Copy word for word the lines from the start of the records through the line that contains "Customer Support Management", both included.

***** STUDY MATERIAL

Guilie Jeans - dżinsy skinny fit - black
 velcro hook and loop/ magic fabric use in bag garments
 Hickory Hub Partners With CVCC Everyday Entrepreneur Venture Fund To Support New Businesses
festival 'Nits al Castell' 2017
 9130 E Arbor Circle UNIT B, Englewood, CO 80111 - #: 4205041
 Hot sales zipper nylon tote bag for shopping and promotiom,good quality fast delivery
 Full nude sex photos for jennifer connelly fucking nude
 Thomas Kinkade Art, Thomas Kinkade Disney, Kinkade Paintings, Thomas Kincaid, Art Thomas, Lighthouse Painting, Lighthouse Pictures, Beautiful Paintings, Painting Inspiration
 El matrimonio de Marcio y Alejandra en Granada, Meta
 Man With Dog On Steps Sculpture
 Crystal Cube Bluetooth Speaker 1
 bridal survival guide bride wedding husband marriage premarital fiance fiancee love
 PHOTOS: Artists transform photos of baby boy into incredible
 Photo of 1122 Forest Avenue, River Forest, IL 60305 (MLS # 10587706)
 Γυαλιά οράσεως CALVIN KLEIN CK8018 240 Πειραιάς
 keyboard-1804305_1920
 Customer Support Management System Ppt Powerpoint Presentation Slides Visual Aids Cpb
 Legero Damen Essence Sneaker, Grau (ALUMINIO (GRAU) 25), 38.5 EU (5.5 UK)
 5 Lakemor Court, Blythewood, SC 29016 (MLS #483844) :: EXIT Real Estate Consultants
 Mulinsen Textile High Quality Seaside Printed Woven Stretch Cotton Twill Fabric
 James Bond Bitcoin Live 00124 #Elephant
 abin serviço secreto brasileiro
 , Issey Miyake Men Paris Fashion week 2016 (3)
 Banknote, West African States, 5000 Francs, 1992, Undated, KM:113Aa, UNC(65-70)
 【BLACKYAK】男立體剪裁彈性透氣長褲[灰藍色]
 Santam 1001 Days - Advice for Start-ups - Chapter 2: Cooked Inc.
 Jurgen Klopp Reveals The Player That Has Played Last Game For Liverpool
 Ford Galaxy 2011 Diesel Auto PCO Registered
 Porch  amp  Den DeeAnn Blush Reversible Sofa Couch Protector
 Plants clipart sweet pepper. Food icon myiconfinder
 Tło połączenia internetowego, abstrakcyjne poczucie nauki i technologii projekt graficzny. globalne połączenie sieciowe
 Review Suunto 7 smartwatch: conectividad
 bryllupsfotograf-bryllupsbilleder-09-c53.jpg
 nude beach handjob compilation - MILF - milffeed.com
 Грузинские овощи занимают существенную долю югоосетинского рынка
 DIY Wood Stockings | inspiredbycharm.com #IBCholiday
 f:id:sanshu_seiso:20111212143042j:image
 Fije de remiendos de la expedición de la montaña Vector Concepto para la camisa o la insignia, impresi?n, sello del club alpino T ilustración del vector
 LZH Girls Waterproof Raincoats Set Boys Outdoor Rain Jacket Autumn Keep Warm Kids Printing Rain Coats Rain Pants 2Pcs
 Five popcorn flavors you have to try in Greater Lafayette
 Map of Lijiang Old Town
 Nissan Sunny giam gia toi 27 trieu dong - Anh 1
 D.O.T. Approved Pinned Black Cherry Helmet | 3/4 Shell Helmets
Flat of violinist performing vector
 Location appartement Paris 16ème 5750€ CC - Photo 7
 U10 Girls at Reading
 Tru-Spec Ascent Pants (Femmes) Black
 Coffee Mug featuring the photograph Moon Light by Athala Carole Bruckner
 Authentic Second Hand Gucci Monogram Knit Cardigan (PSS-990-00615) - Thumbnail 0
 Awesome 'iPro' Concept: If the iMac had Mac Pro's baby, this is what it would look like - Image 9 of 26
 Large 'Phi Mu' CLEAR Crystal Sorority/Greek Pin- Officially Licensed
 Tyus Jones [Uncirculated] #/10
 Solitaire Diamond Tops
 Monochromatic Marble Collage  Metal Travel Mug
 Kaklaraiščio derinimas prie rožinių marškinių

**********

**SOLVED EXERCISE:**
Guilie Jeans - dżinsy skinny fit - black
 velcro hook and loop/ magic fabric use in bag garments
 Hickory Hub Partners With CVCC Everyday Entrepreneur Venture Fund To Support New Businesses
festival 'Nits al Castell' 2017
 9130 E Arbor Circle UNIT B, Englewood, CO 80111 - #: 4205041
 Hot sales zipper nylon tote bag for shopping and promotiom,good quality fast delivery
 Full nude sex photos for jennifer connelly fucking nude
 Thomas Kinkade Art, Thomas Kinkade Disney, Kinkade Paintings, Thomas Kincaid, Art Thomas, Lighthouse Painting, Lighthouse Pictures, Beautiful Paintings, Painting Inspiration
 El matrimonio de Marcio y Alejandra en Granada, Meta
 Man With Dog On Steps Sculpture
 Crystal Cube Bluetooth Speaker 1
 bridal survival guide bride wedding husband marriage premarital fiance fiancee love
 PHOTOS: Artists transform photos of baby boy into incredible
 Photo of 1122 Forest Avenue, River Forest, IL 60305 (MLS # 10587706)
 Γυαλιά οράσεως CALVIN KLEIN CK8018 240 Πειραιάς
 keyboard-1804305_1920
 Customer Support Management System Ppt Powerpoint Presentation Slides Visual Aids Cpb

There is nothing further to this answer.